Terry Lash, the director of nuclear energy at the Energy Department, said the department has a working agreement with Westinghouse to proceed with the task through a program administered by the department.
The job would include the installation of safety equipment, such as fire doors and cooling valves.
"We've been informed by Westinghouse that they are prepared to work with the department to perform safety upgrades and related activities in Russia and the Ukraine," said Lash, who added that the department and Westinghouse must negotiate final details.
Westinghouse officials would not comment on the matter.
Some work has been done in Russia and Ukraine by a number of U.S. corporations working through Associated Universities Inc., or AUI, which operates Brookhaven National Laboratory in Upton, New York, Energy Department officials said.
But through AUI, the corporations, including Westinghouse, giant Bechtel Power Corp., NUS Corp. in Gaithersburg, Md., and Babcock & Wilcox Co. of Lynchburg, Va., informed the Energy Department six weeks ago that unless the Energy Department could arrange for adequate indemnification, they would have to pull out of the program.

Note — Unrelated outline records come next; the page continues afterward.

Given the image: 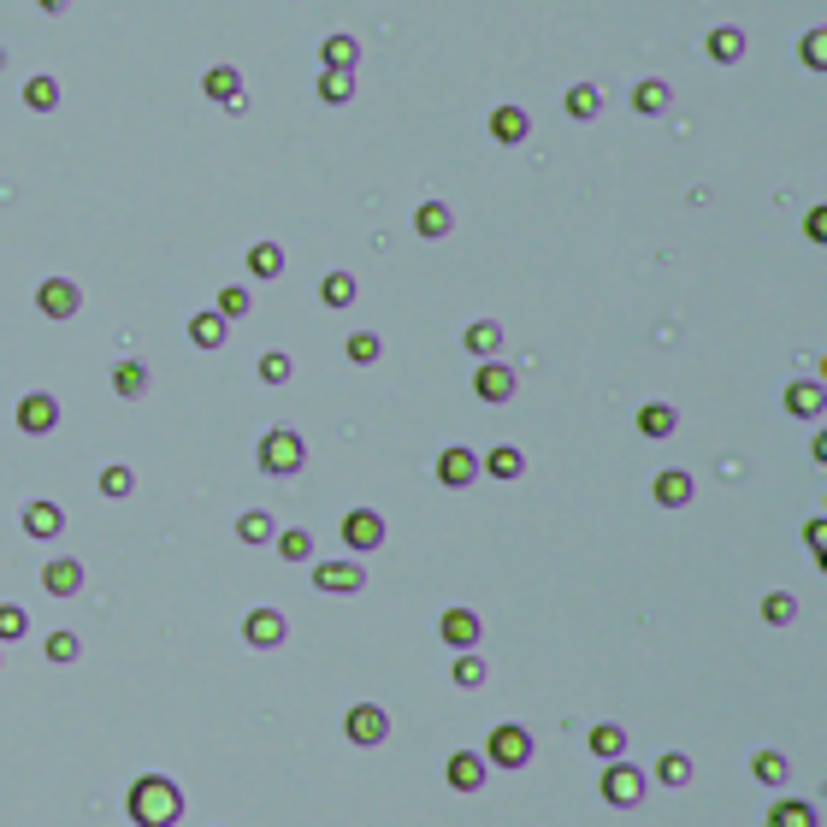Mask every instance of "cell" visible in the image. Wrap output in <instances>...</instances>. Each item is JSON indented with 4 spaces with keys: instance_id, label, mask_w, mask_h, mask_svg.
Instances as JSON below:
<instances>
[{
    "instance_id": "6da1fadb",
    "label": "cell",
    "mask_w": 827,
    "mask_h": 827,
    "mask_svg": "<svg viewBox=\"0 0 827 827\" xmlns=\"http://www.w3.org/2000/svg\"><path fill=\"white\" fill-rule=\"evenodd\" d=\"M184 816V792H178V780H166V774H142L136 786H130V822L136 827H172Z\"/></svg>"
},
{
    "instance_id": "7a4b0ae2",
    "label": "cell",
    "mask_w": 827,
    "mask_h": 827,
    "mask_svg": "<svg viewBox=\"0 0 827 827\" xmlns=\"http://www.w3.org/2000/svg\"><path fill=\"white\" fill-rule=\"evenodd\" d=\"M532 763V733L526 727H497L491 739H485V768H526Z\"/></svg>"
},
{
    "instance_id": "3957f363",
    "label": "cell",
    "mask_w": 827,
    "mask_h": 827,
    "mask_svg": "<svg viewBox=\"0 0 827 827\" xmlns=\"http://www.w3.org/2000/svg\"><path fill=\"white\" fill-rule=\"evenodd\" d=\"M302 461H308V449H302L296 432H266V438H260V467H266V473L284 479V473H296Z\"/></svg>"
},
{
    "instance_id": "277c9868",
    "label": "cell",
    "mask_w": 827,
    "mask_h": 827,
    "mask_svg": "<svg viewBox=\"0 0 827 827\" xmlns=\"http://www.w3.org/2000/svg\"><path fill=\"white\" fill-rule=\"evenodd\" d=\"M343 733H349L355 745H367V751H373V745H384V739H390V715H384L379 703H355V709L343 715Z\"/></svg>"
},
{
    "instance_id": "5b68a950",
    "label": "cell",
    "mask_w": 827,
    "mask_h": 827,
    "mask_svg": "<svg viewBox=\"0 0 827 827\" xmlns=\"http://www.w3.org/2000/svg\"><path fill=\"white\" fill-rule=\"evenodd\" d=\"M615 810H633L638 798H644V774H638L633 763H609V774H603V786H597Z\"/></svg>"
},
{
    "instance_id": "8992f818",
    "label": "cell",
    "mask_w": 827,
    "mask_h": 827,
    "mask_svg": "<svg viewBox=\"0 0 827 827\" xmlns=\"http://www.w3.org/2000/svg\"><path fill=\"white\" fill-rule=\"evenodd\" d=\"M337 532H343V544H349L355 556H367V550H379V544H384V520L373 509L343 514V526H337Z\"/></svg>"
},
{
    "instance_id": "52a82bcc",
    "label": "cell",
    "mask_w": 827,
    "mask_h": 827,
    "mask_svg": "<svg viewBox=\"0 0 827 827\" xmlns=\"http://www.w3.org/2000/svg\"><path fill=\"white\" fill-rule=\"evenodd\" d=\"M54 426H60V402H54L48 390H36V396H24V402H18V432L42 438V432H54Z\"/></svg>"
},
{
    "instance_id": "ba28073f",
    "label": "cell",
    "mask_w": 827,
    "mask_h": 827,
    "mask_svg": "<svg viewBox=\"0 0 827 827\" xmlns=\"http://www.w3.org/2000/svg\"><path fill=\"white\" fill-rule=\"evenodd\" d=\"M36 308H42L48 319H71L77 308H83V290H77L71 278H48V284L36 290Z\"/></svg>"
},
{
    "instance_id": "9c48e42d",
    "label": "cell",
    "mask_w": 827,
    "mask_h": 827,
    "mask_svg": "<svg viewBox=\"0 0 827 827\" xmlns=\"http://www.w3.org/2000/svg\"><path fill=\"white\" fill-rule=\"evenodd\" d=\"M243 638H249L255 650H278V644H284V615H278V609H266V603H260V609H249V615H243Z\"/></svg>"
},
{
    "instance_id": "30bf717a",
    "label": "cell",
    "mask_w": 827,
    "mask_h": 827,
    "mask_svg": "<svg viewBox=\"0 0 827 827\" xmlns=\"http://www.w3.org/2000/svg\"><path fill=\"white\" fill-rule=\"evenodd\" d=\"M438 479H444L449 491L473 485V479H479V455H473V449H461V444H449L444 455H438Z\"/></svg>"
},
{
    "instance_id": "8fae6325",
    "label": "cell",
    "mask_w": 827,
    "mask_h": 827,
    "mask_svg": "<svg viewBox=\"0 0 827 827\" xmlns=\"http://www.w3.org/2000/svg\"><path fill=\"white\" fill-rule=\"evenodd\" d=\"M438 633H444L449 650H473L485 627H479V615H473V609H449L444 621H438Z\"/></svg>"
},
{
    "instance_id": "7c38bea8",
    "label": "cell",
    "mask_w": 827,
    "mask_h": 827,
    "mask_svg": "<svg viewBox=\"0 0 827 827\" xmlns=\"http://www.w3.org/2000/svg\"><path fill=\"white\" fill-rule=\"evenodd\" d=\"M314 585H319V591H361L367 573H361V562H319Z\"/></svg>"
},
{
    "instance_id": "4fadbf2b",
    "label": "cell",
    "mask_w": 827,
    "mask_h": 827,
    "mask_svg": "<svg viewBox=\"0 0 827 827\" xmlns=\"http://www.w3.org/2000/svg\"><path fill=\"white\" fill-rule=\"evenodd\" d=\"M473 390H479V402H509V396H514V367H503V361H485V367H479V379H473Z\"/></svg>"
},
{
    "instance_id": "5bb4252c",
    "label": "cell",
    "mask_w": 827,
    "mask_h": 827,
    "mask_svg": "<svg viewBox=\"0 0 827 827\" xmlns=\"http://www.w3.org/2000/svg\"><path fill=\"white\" fill-rule=\"evenodd\" d=\"M201 89H207V101H225V107H243V77H237V65H213V71L201 77Z\"/></svg>"
},
{
    "instance_id": "9a60e30c",
    "label": "cell",
    "mask_w": 827,
    "mask_h": 827,
    "mask_svg": "<svg viewBox=\"0 0 827 827\" xmlns=\"http://www.w3.org/2000/svg\"><path fill=\"white\" fill-rule=\"evenodd\" d=\"M692 491H698V485H692V473H680V467L656 473V503H662V509H686V503H692Z\"/></svg>"
},
{
    "instance_id": "2e32d148",
    "label": "cell",
    "mask_w": 827,
    "mask_h": 827,
    "mask_svg": "<svg viewBox=\"0 0 827 827\" xmlns=\"http://www.w3.org/2000/svg\"><path fill=\"white\" fill-rule=\"evenodd\" d=\"M60 526H65V514H60V503H48V497L24 509V532H30V538H42V544H48V538H60Z\"/></svg>"
},
{
    "instance_id": "e0dca14e",
    "label": "cell",
    "mask_w": 827,
    "mask_h": 827,
    "mask_svg": "<svg viewBox=\"0 0 827 827\" xmlns=\"http://www.w3.org/2000/svg\"><path fill=\"white\" fill-rule=\"evenodd\" d=\"M461 343H467L479 361H497V349H503V325H497V319H473Z\"/></svg>"
},
{
    "instance_id": "ac0fdd59",
    "label": "cell",
    "mask_w": 827,
    "mask_h": 827,
    "mask_svg": "<svg viewBox=\"0 0 827 827\" xmlns=\"http://www.w3.org/2000/svg\"><path fill=\"white\" fill-rule=\"evenodd\" d=\"M449 786H455V792H479V786H485V757L455 751V757H449Z\"/></svg>"
},
{
    "instance_id": "d6986e66",
    "label": "cell",
    "mask_w": 827,
    "mask_h": 827,
    "mask_svg": "<svg viewBox=\"0 0 827 827\" xmlns=\"http://www.w3.org/2000/svg\"><path fill=\"white\" fill-rule=\"evenodd\" d=\"M42 585H48V597H71V591L83 585V568H77L71 556H54V562L42 568Z\"/></svg>"
},
{
    "instance_id": "ffe728a7",
    "label": "cell",
    "mask_w": 827,
    "mask_h": 827,
    "mask_svg": "<svg viewBox=\"0 0 827 827\" xmlns=\"http://www.w3.org/2000/svg\"><path fill=\"white\" fill-rule=\"evenodd\" d=\"M479 473H491V479H520V473H526V455H520L514 444H497L485 461H479Z\"/></svg>"
},
{
    "instance_id": "44dd1931",
    "label": "cell",
    "mask_w": 827,
    "mask_h": 827,
    "mask_svg": "<svg viewBox=\"0 0 827 827\" xmlns=\"http://www.w3.org/2000/svg\"><path fill=\"white\" fill-rule=\"evenodd\" d=\"M449 225H455V213H449L444 201H426V207L414 213V231H420V237H432V243H438V237H449Z\"/></svg>"
},
{
    "instance_id": "7402d4cb",
    "label": "cell",
    "mask_w": 827,
    "mask_h": 827,
    "mask_svg": "<svg viewBox=\"0 0 827 827\" xmlns=\"http://www.w3.org/2000/svg\"><path fill=\"white\" fill-rule=\"evenodd\" d=\"M621 751H627V733H621L615 721L591 727V757H603V763H621Z\"/></svg>"
},
{
    "instance_id": "603a6c76",
    "label": "cell",
    "mask_w": 827,
    "mask_h": 827,
    "mask_svg": "<svg viewBox=\"0 0 827 827\" xmlns=\"http://www.w3.org/2000/svg\"><path fill=\"white\" fill-rule=\"evenodd\" d=\"M768 827H816V810H810L804 798H780V804L768 810Z\"/></svg>"
},
{
    "instance_id": "cb8c5ba5",
    "label": "cell",
    "mask_w": 827,
    "mask_h": 827,
    "mask_svg": "<svg viewBox=\"0 0 827 827\" xmlns=\"http://www.w3.org/2000/svg\"><path fill=\"white\" fill-rule=\"evenodd\" d=\"M319 60H325V71H355L361 48H355V36H331V42L319 48Z\"/></svg>"
},
{
    "instance_id": "d4e9b609",
    "label": "cell",
    "mask_w": 827,
    "mask_h": 827,
    "mask_svg": "<svg viewBox=\"0 0 827 827\" xmlns=\"http://www.w3.org/2000/svg\"><path fill=\"white\" fill-rule=\"evenodd\" d=\"M603 113V89L597 83H573L568 89V119H597Z\"/></svg>"
},
{
    "instance_id": "484cf974",
    "label": "cell",
    "mask_w": 827,
    "mask_h": 827,
    "mask_svg": "<svg viewBox=\"0 0 827 827\" xmlns=\"http://www.w3.org/2000/svg\"><path fill=\"white\" fill-rule=\"evenodd\" d=\"M526 130H532V119H526L520 107H497V113H491V136H497V142H520Z\"/></svg>"
},
{
    "instance_id": "4316f807",
    "label": "cell",
    "mask_w": 827,
    "mask_h": 827,
    "mask_svg": "<svg viewBox=\"0 0 827 827\" xmlns=\"http://www.w3.org/2000/svg\"><path fill=\"white\" fill-rule=\"evenodd\" d=\"M786 408H792V414H804V420H816V414H822V384L798 379L792 390H786Z\"/></svg>"
},
{
    "instance_id": "83f0119b",
    "label": "cell",
    "mask_w": 827,
    "mask_h": 827,
    "mask_svg": "<svg viewBox=\"0 0 827 827\" xmlns=\"http://www.w3.org/2000/svg\"><path fill=\"white\" fill-rule=\"evenodd\" d=\"M24 107L54 113V107H60V83H54V77H30V83H24Z\"/></svg>"
},
{
    "instance_id": "f1b7e54d",
    "label": "cell",
    "mask_w": 827,
    "mask_h": 827,
    "mask_svg": "<svg viewBox=\"0 0 827 827\" xmlns=\"http://www.w3.org/2000/svg\"><path fill=\"white\" fill-rule=\"evenodd\" d=\"M319 302H325V308H349V302H355V278H349V272H325Z\"/></svg>"
},
{
    "instance_id": "f546056e",
    "label": "cell",
    "mask_w": 827,
    "mask_h": 827,
    "mask_svg": "<svg viewBox=\"0 0 827 827\" xmlns=\"http://www.w3.org/2000/svg\"><path fill=\"white\" fill-rule=\"evenodd\" d=\"M674 426H680V420H674V408H668V402H650V408L638 414V432H644V438H668Z\"/></svg>"
},
{
    "instance_id": "4dcf8cb0",
    "label": "cell",
    "mask_w": 827,
    "mask_h": 827,
    "mask_svg": "<svg viewBox=\"0 0 827 827\" xmlns=\"http://www.w3.org/2000/svg\"><path fill=\"white\" fill-rule=\"evenodd\" d=\"M190 343H195V349H219V343H225V319H219V314H195L190 319Z\"/></svg>"
},
{
    "instance_id": "1f68e13d",
    "label": "cell",
    "mask_w": 827,
    "mask_h": 827,
    "mask_svg": "<svg viewBox=\"0 0 827 827\" xmlns=\"http://www.w3.org/2000/svg\"><path fill=\"white\" fill-rule=\"evenodd\" d=\"M249 272H255V278H278V272H284V249H278V243H255V249H249Z\"/></svg>"
},
{
    "instance_id": "d6a6232c",
    "label": "cell",
    "mask_w": 827,
    "mask_h": 827,
    "mask_svg": "<svg viewBox=\"0 0 827 827\" xmlns=\"http://www.w3.org/2000/svg\"><path fill=\"white\" fill-rule=\"evenodd\" d=\"M113 390H119V396H142V390H148V367H142V361H119V367H113Z\"/></svg>"
},
{
    "instance_id": "836d02e7",
    "label": "cell",
    "mask_w": 827,
    "mask_h": 827,
    "mask_svg": "<svg viewBox=\"0 0 827 827\" xmlns=\"http://www.w3.org/2000/svg\"><path fill=\"white\" fill-rule=\"evenodd\" d=\"M739 54H745V36H739V30H715V36H709V60L715 65H733Z\"/></svg>"
},
{
    "instance_id": "e575fe53",
    "label": "cell",
    "mask_w": 827,
    "mask_h": 827,
    "mask_svg": "<svg viewBox=\"0 0 827 827\" xmlns=\"http://www.w3.org/2000/svg\"><path fill=\"white\" fill-rule=\"evenodd\" d=\"M668 101H674V95H668V83H656V77L633 89V107H638V113H668Z\"/></svg>"
},
{
    "instance_id": "d590c367",
    "label": "cell",
    "mask_w": 827,
    "mask_h": 827,
    "mask_svg": "<svg viewBox=\"0 0 827 827\" xmlns=\"http://www.w3.org/2000/svg\"><path fill=\"white\" fill-rule=\"evenodd\" d=\"M319 95H325L331 107H343V101L355 95V71H325V77H319Z\"/></svg>"
},
{
    "instance_id": "8d00e7d4",
    "label": "cell",
    "mask_w": 827,
    "mask_h": 827,
    "mask_svg": "<svg viewBox=\"0 0 827 827\" xmlns=\"http://www.w3.org/2000/svg\"><path fill=\"white\" fill-rule=\"evenodd\" d=\"M757 780H763V786H786V774H792V763H786V757H780V751H757Z\"/></svg>"
},
{
    "instance_id": "74e56055",
    "label": "cell",
    "mask_w": 827,
    "mask_h": 827,
    "mask_svg": "<svg viewBox=\"0 0 827 827\" xmlns=\"http://www.w3.org/2000/svg\"><path fill=\"white\" fill-rule=\"evenodd\" d=\"M237 538H243V544H266V538H272V514L249 509L243 520H237Z\"/></svg>"
},
{
    "instance_id": "f35d334b",
    "label": "cell",
    "mask_w": 827,
    "mask_h": 827,
    "mask_svg": "<svg viewBox=\"0 0 827 827\" xmlns=\"http://www.w3.org/2000/svg\"><path fill=\"white\" fill-rule=\"evenodd\" d=\"M343 355H349L355 367H373V361H379V337H373V331H355V337L343 343Z\"/></svg>"
},
{
    "instance_id": "ab89813d",
    "label": "cell",
    "mask_w": 827,
    "mask_h": 827,
    "mask_svg": "<svg viewBox=\"0 0 827 827\" xmlns=\"http://www.w3.org/2000/svg\"><path fill=\"white\" fill-rule=\"evenodd\" d=\"M792 615H798V603H792L786 591H768V597H763V621H768V627H786Z\"/></svg>"
},
{
    "instance_id": "60d3db41",
    "label": "cell",
    "mask_w": 827,
    "mask_h": 827,
    "mask_svg": "<svg viewBox=\"0 0 827 827\" xmlns=\"http://www.w3.org/2000/svg\"><path fill=\"white\" fill-rule=\"evenodd\" d=\"M30 633V615L18 609V603H0V644H12V638Z\"/></svg>"
},
{
    "instance_id": "b9f144b4",
    "label": "cell",
    "mask_w": 827,
    "mask_h": 827,
    "mask_svg": "<svg viewBox=\"0 0 827 827\" xmlns=\"http://www.w3.org/2000/svg\"><path fill=\"white\" fill-rule=\"evenodd\" d=\"M130 485H136V473H130V467H107V473H101V497H113V503H119V497H130Z\"/></svg>"
},
{
    "instance_id": "7bdbcfd3",
    "label": "cell",
    "mask_w": 827,
    "mask_h": 827,
    "mask_svg": "<svg viewBox=\"0 0 827 827\" xmlns=\"http://www.w3.org/2000/svg\"><path fill=\"white\" fill-rule=\"evenodd\" d=\"M278 556H284V562H308V556H314V538H308V532H284V538H278Z\"/></svg>"
},
{
    "instance_id": "ee69618b",
    "label": "cell",
    "mask_w": 827,
    "mask_h": 827,
    "mask_svg": "<svg viewBox=\"0 0 827 827\" xmlns=\"http://www.w3.org/2000/svg\"><path fill=\"white\" fill-rule=\"evenodd\" d=\"M656 774H662V786H686V780H692V763H686L680 751H668V757L656 763Z\"/></svg>"
},
{
    "instance_id": "f6af8a7d",
    "label": "cell",
    "mask_w": 827,
    "mask_h": 827,
    "mask_svg": "<svg viewBox=\"0 0 827 827\" xmlns=\"http://www.w3.org/2000/svg\"><path fill=\"white\" fill-rule=\"evenodd\" d=\"M479 680H485V662H479L473 650H461V656H455V686H479Z\"/></svg>"
},
{
    "instance_id": "bcb514c9",
    "label": "cell",
    "mask_w": 827,
    "mask_h": 827,
    "mask_svg": "<svg viewBox=\"0 0 827 827\" xmlns=\"http://www.w3.org/2000/svg\"><path fill=\"white\" fill-rule=\"evenodd\" d=\"M77 650H83L77 633H54V638H48V662H77Z\"/></svg>"
},
{
    "instance_id": "7dc6e473",
    "label": "cell",
    "mask_w": 827,
    "mask_h": 827,
    "mask_svg": "<svg viewBox=\"0 0 827 827\" xmlns=\"http://www.w3.org/2000/svg\"><path fill=\"white\" fill-rule=\"evenodd\" d=\"M213 314H219V319H237V314H249V290H237V284H231V290L219 296V308H213Z\"/></svg>"
},
{
    "instance_id": "c3c4849f",
    "label": "cell",
    "mask_w": 827,
    "mask_h": 827,
    "mask_svg": "<svg viewBox=\"0 0 827 827\" xmlns=\"http://www.w3.org/2000/svg\"><path fill=\"white\" fill-rule=\"evenodd\" d=\"M260 379H266V384H284V379H290V355H278V349H272V355H260Z\"/></svg>"
},
{
    "instance_id": "681fc988",
    "label": "cell",
    "mask_w": 827,
    "mask_h": 827,
    "mask_svg": "<svg viewBox=\"0 0 827 827\" xmlns=\"http://www.w3.org/2000/svg\"><path fill=\"white\" fill-rule=\"evenodd\" d=\"M804 65H810V71L827 65V30H810V36H804Z\"/></svg>"
},
{
    "instance_id": "f907efd6",
    "label": "cell",
    "mask_w": 827,
    "mask_h": 827,
    "mask_svg": "<svg viewBox=\"0 0 827 827\" xmlns=\"http://www.w3.org/2000/svg\"><path fill=\"white\" fill-rule=\"evenodd\" d=\"M804 231H810V243H822V237H827V207H810V219H804Z\"/></svg>"
},
{
    "instance_id": "816d5d0a",
    "label": "cell",
    "mask_w": 827,
    "mask_h": 827,
    "mask_svg": "<svg viewBox=\"0 0 827 827\" xmlns=\"http://www.w3.org/2000/svg\"><path fill=\"white\" fill-rule=\"evenodd\" d=\"M804 538H810V550L822 556V550H827V520H810V526H804Z\"/></svg>"
},
{
    "instance_id": "f5cc1de1",
    "label": "cell",
    "mask_w": 827,
    "mask_h": 827,
    "mask_svg": "<svg viewBox=\"0 0 827 827\" xmlns=\"http://www.w3.org/2000/svg\"><path fill=\"white\" fill-rule=\"evenodd\" d=\"M65 6H71V0H42V12H65Z\"/></svg>"
},
{
    "instance_id": "db71d44e",
    "label": "cell",
    "mask_w": 827,
    "mask_h": 827,
    "mask_svg": "<svg viewBox=\"0 0 827 827\" xmlns=\"http://www.w3.org/2000/svg\"><path fill=\"white\" fill-rule=\"evenodd\" d=\"M0 65H6V54H0Z\"/></svg>"
}]
</instances>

The companies fear that if they provide plans or hardware to upgrade poorly designed and deteriorating plants, they could be held responsible for billions of dollars in damages in the event of a disaster.
Russia and Ukraine have signed agreements with the United States to protect U.S. firms from potential lawsuits. But most of the U.S. firms involved say they would require more than those guarantees, according to Omer F. Brown II, a Washington lawyer for the companies.
Companies performing nuclear work for the government in the United States are insured against damages from an accident under U.S. law, but the law does not apply to overseas work.
Russia and Ukraine have shown impatience with the slow U.S. follow-up to a 1992 agreement under which the United States and European nations would assist the former Soviet republics in preventing another accident such as the Chernobyl disaster of April 1986.
Much of the $101 million that the U.S. government has allotted to fund reactor improvements in Russia and the Ukraine has yet to be used, Lash said.
The U.S. government has estimated that it could cost up to $20 billion to bring plants in the former Soviet republics close to Western standards.
U.S. Vice President Al Gore has taken a strong interest in the issue and discussed it in his talks with Russian Prime Minister Viktor Chernomyrdin , Lash said.
He said that three national laboratories -- the Pacific Northwest Laboratory, the Argonne National Laboratory and the Brookhaven National Laboratory are expected to be involved in the nuclear safety program in Russia and Ukraine. They will conduct training programs and help coordinate operations between the two sides.
The highest priority is to improve the safety of Chernobyl-type water-cooled graphite moderated reactors, which accounted for 35 percent of total nuclear electrical energy produced in 1991 in the former Soviet Union and other Eastern bloc nations. Such reactors have been marked by unstable reactor behavior and unsatisfactory shutdown systems, nuclear experts say.